For a few weeks before Christmas, I was consistently waking up with blood glucose readings of between 5 and 6 mmol/litre. That is basically PERFECT. It’s what a healthy person would wake up with. I started noticing that, and I also noticed that it was often 5.7 regardless of what level it was when I went to bed.

Over the past month it’s been between 6 and 7 when I wake up. That’s still good, but not PERFECT. I’ve noticed the change in trend and want to know why.

(Click on charts to enlarge.)

Wake up glucose

The blue line in the chart above shows my average waking up glucose. You can see a golden period before Christmas, where average waking up glucose was about five despite average glucose when I went to bed (red line) being higher. For the rest of the time, glucose on waking is pretty well correlated to glucose when I went to sleep. This suggests that my long acting insulin (Lantus – I take it before bed and it acts like “background” insulin, staying in my system for 24 hours or more) dose is about right.

What explains the really good waking glucose levels, and what explains them not being quite as good now? Please forgive the very busy chart below – it shows average waking and bed time glucose, how many minutes of running I did a day on average and average grams of carbs I eat before bed.

Factors affecting wakeup glucose

It’s not lantus

My Lantus dose has been steadily dropping as I seem to become more sensitive to insulin over time. (You can see I took it down to just four units while I was skiing, but it’s back up to 5 now.) There’s no obvious correlation between Lantus dose and waking blood sugar.

It’s not what food I eat at bedtime

If my blood sugar is a bit low when I go to bed, I normally eat something so that I don’t get a hypo. Am I eating more before bed now than I was? You can see from the chart that the opposite is actually true – I was eating slightly more before bed at the same time as my waking blood sugar was best controlled.

Could it be the running?

The other line on the chart is the number of minutes I’ve run a day, on average. In the lead up to my ultra, I was doing a lot of running (between 50 and 70 miles a week, or over 40 minutes a day on average). I wonder if doing all this running makes my body sensitive enough to insulin to enable my own insulin production to control my blood glucose to the optimal level? I’m going to ask my doctor.
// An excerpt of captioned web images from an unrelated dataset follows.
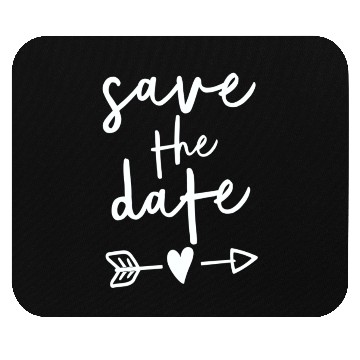 Discover Bride Couple Engagement Save The Date Wedding Mouse Pads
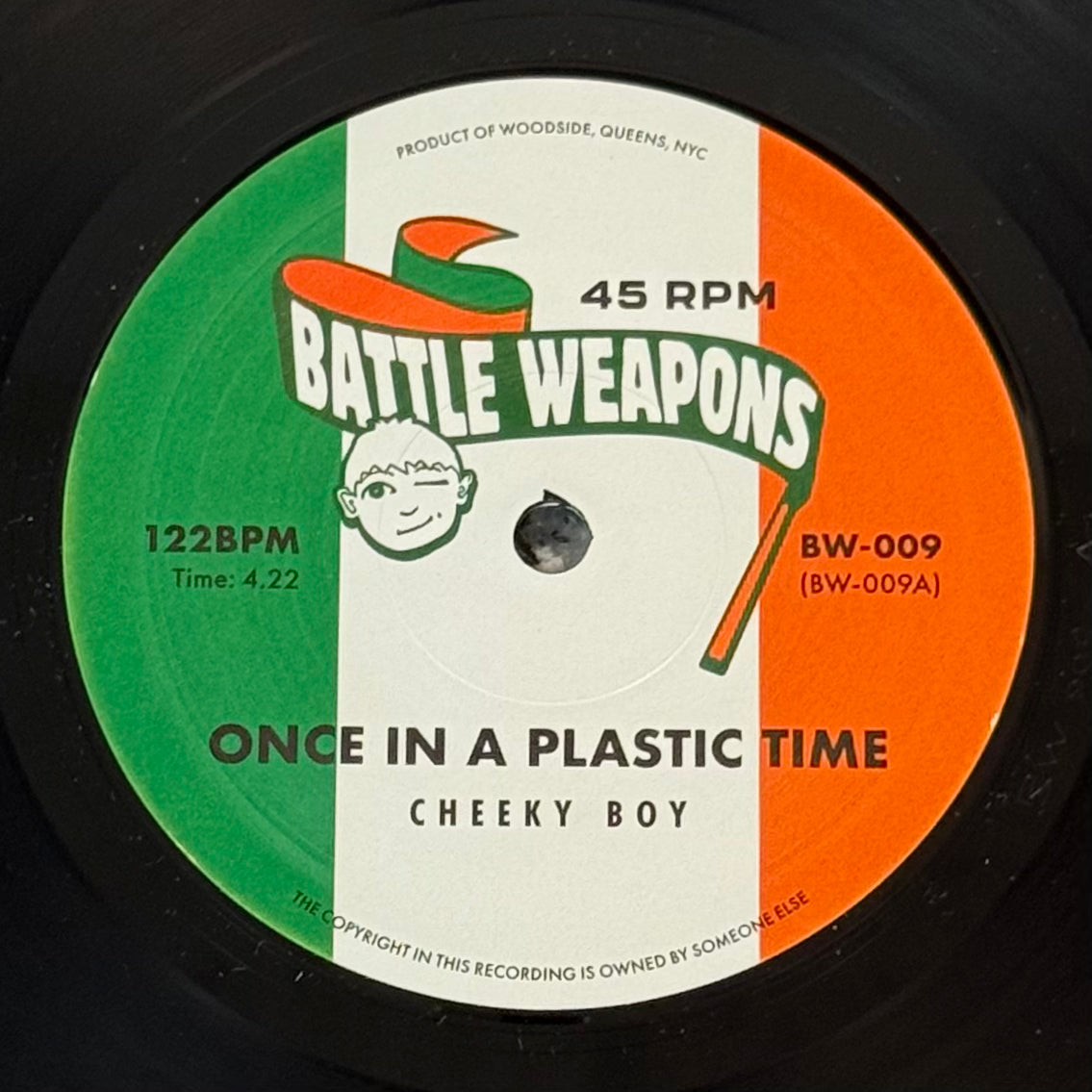 Cheeky Boy - Once In A Plastic Time b/w Coffee Kiss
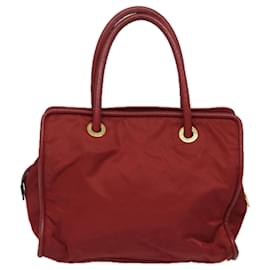 Céline-CELINE Hand Bag Nylon Red Auth 81901-Red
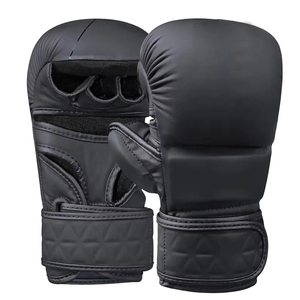 Gants de combat MMA en cuir véritable de haute qualité avec poignées, imperméables, respirants, logo personnalisé - Product Image 3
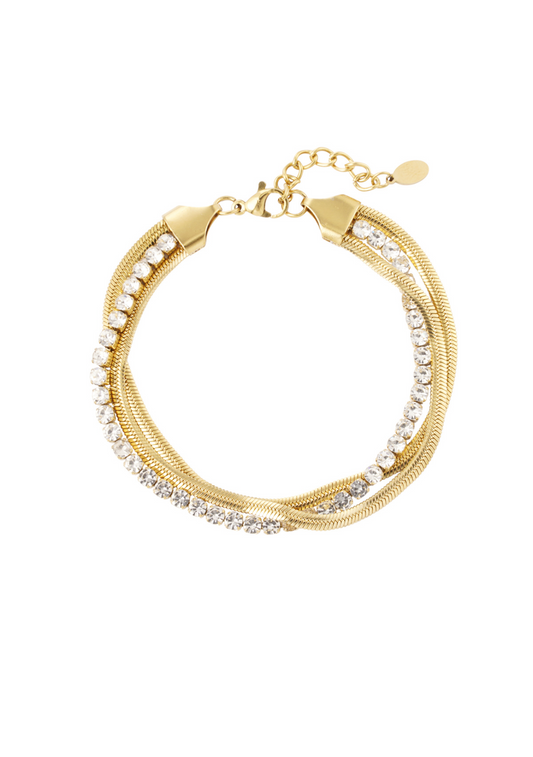 Tripple Shine Bracelet Gold | Gouden Gelaagde Armband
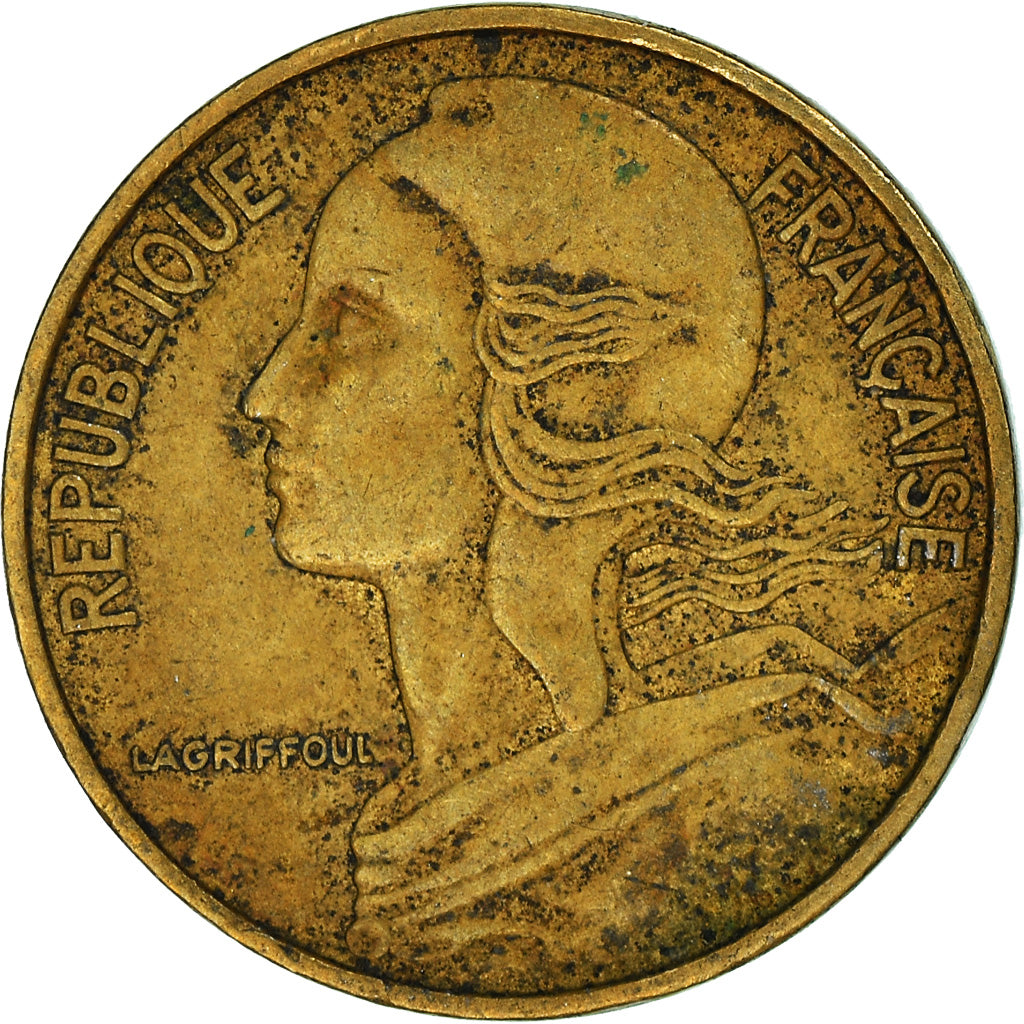 Moneta, Francia, 5 Centimes, 1966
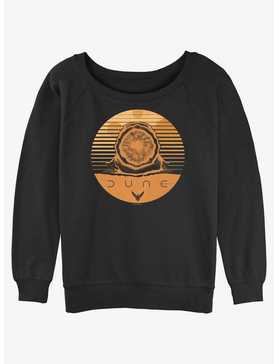 Dune Arrakis Sandworm Stamp Womens Slouchy Sweatshirt, , hi-res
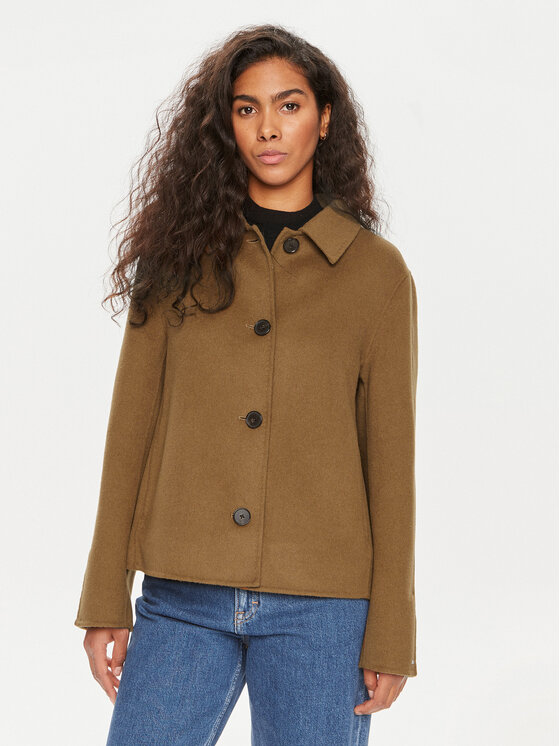 Női Átmeneti kabát Tommy Hilfiger, Méret: 42, Barna, WW0WW42625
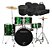 Bateria Acústica Vogga Bumbo 22 Vpd924 Verde C/ Kit Capa Bag - Imagem 1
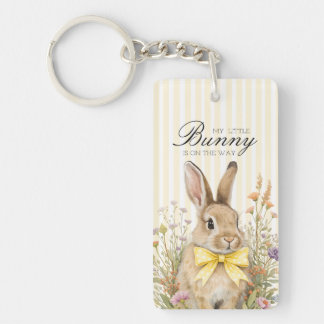 A cute little Floral Bunny Yellow Bow Baby Shower
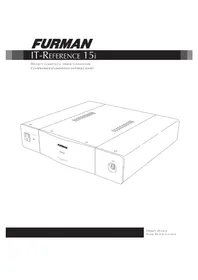 Notice Furman ITREFERENCE 15I Système home cinéma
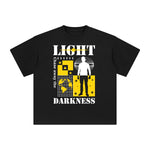 Light Abstract Graphic Tee-INNBLAC Fashion Apparel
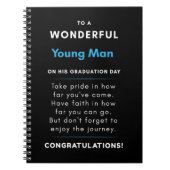 卒業式の日に素晴らしい青年に ノートブック (正面)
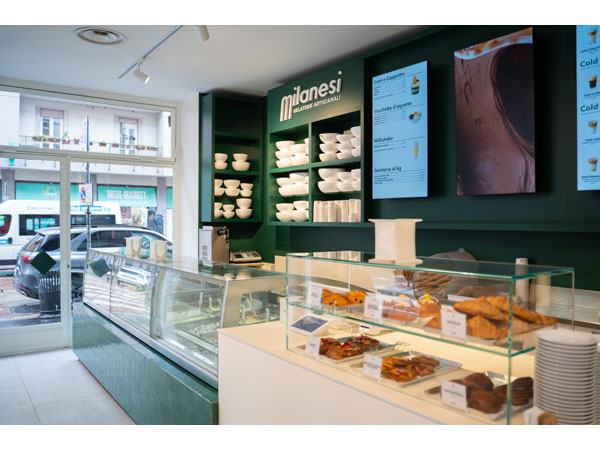 Milanesi Gelaterie Artigianali Store di corso Genova Milano 600x
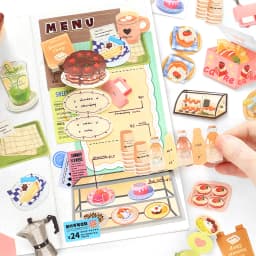 25pcs Kawaii Creative Cosmetics Small Appliance Stickers Material Pack DIY Diary Handmade Scrapbook Aesthetic Supplies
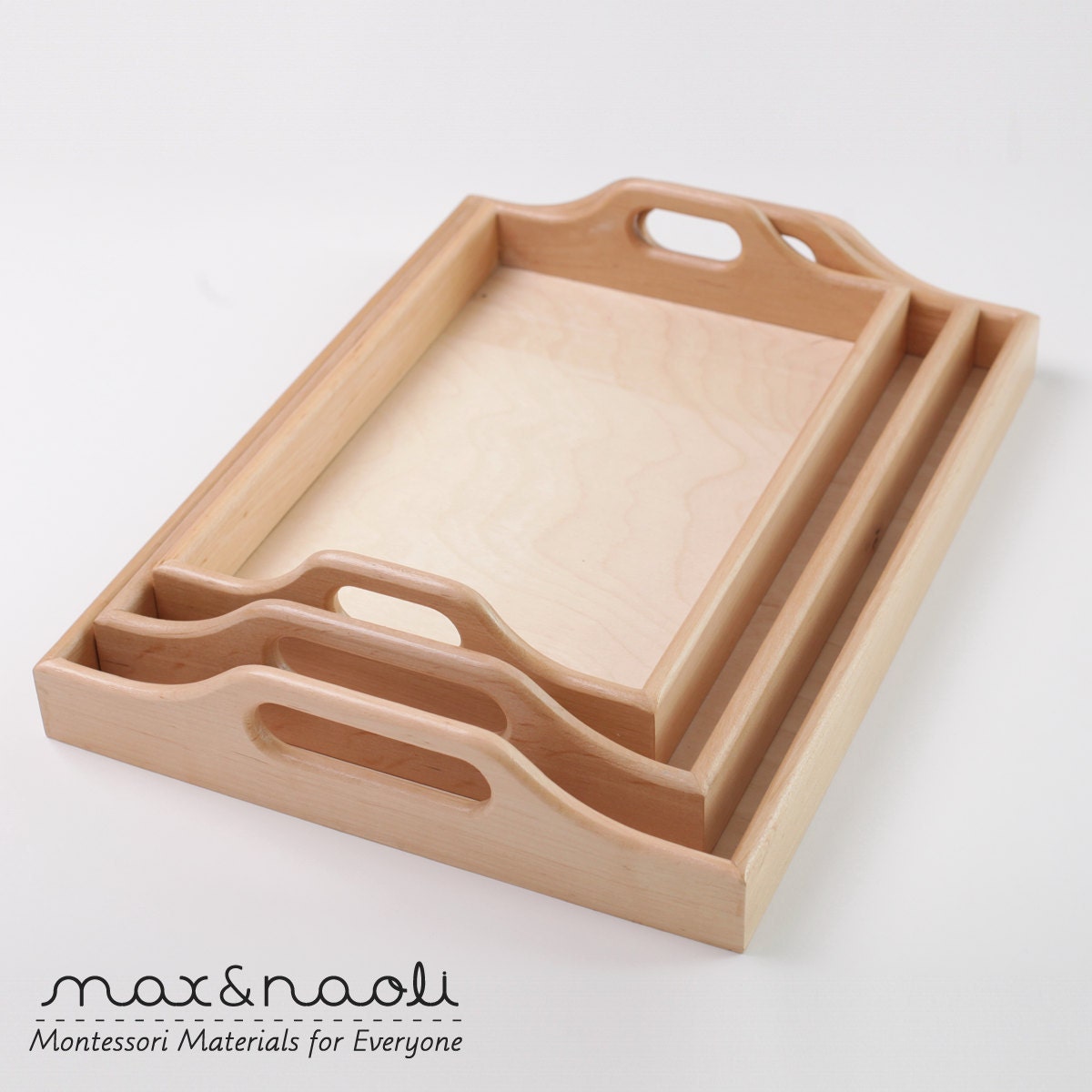 Montessori Trays by MaxandNaoli on Etsy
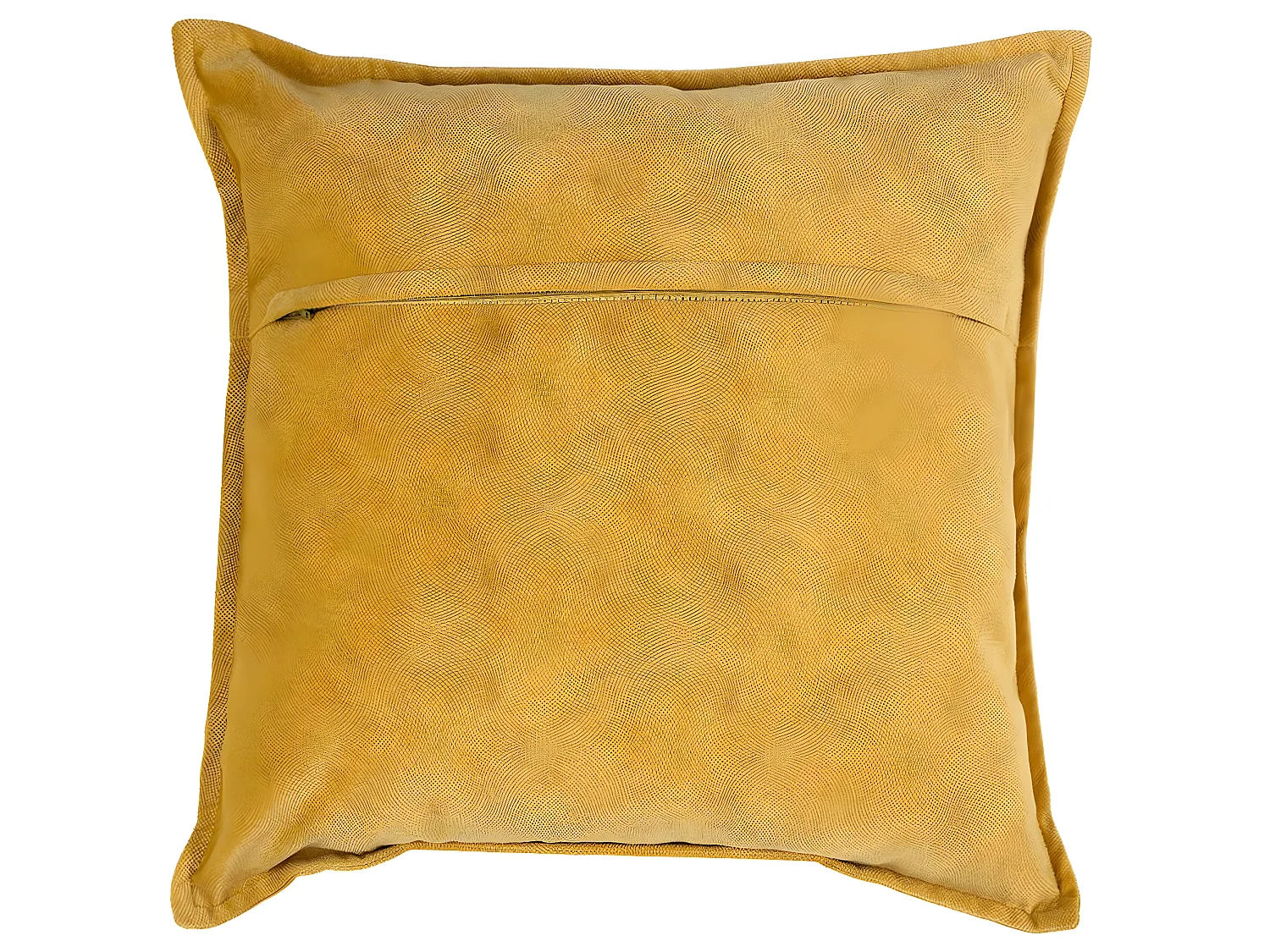 Coussin déhoussable Ocre 45 x 45 cm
The chart below shows my waking blood glucose, with periods where I’ve done over 35 minutes a day of running on average. You can see that there’s a rough correlation between waking with blood sugar of between 5 and 6 and me doing lots of running.

Running vs waking BG

I’m ramping up my running training again ahead of the London Marathon. I managed ten miles yesterday, 14 today and hopefully will do eight tomorrow. I’ll continue to monitor my waking glucose (of course!) and will be interested to see whether it starts coming in between 5 and 6 again.

I feel great to be running a lot again, and if it helps control my blood sugar better then that’s a nice bonus!

Data

Should I run the London Marathon in a Onesie?

My aim for running the London Marathon for the JDRF is not only to raise cash for such a good cause, but also to show that people with type 1 diabetes can perform just as well as healthy people in athletic or sporting events. I signed up to the Marathon two weeks after my diagnosis when I had no idea how difficult it would be to run with type one. I’ve of course since found that with meticulous preparation, it’s possible to run long distances really fast – for instance with the ultra marathon I ran in December.

But whereas my aim for the ultra was to just finish it, my aim for the London Marathon is to finish it fast.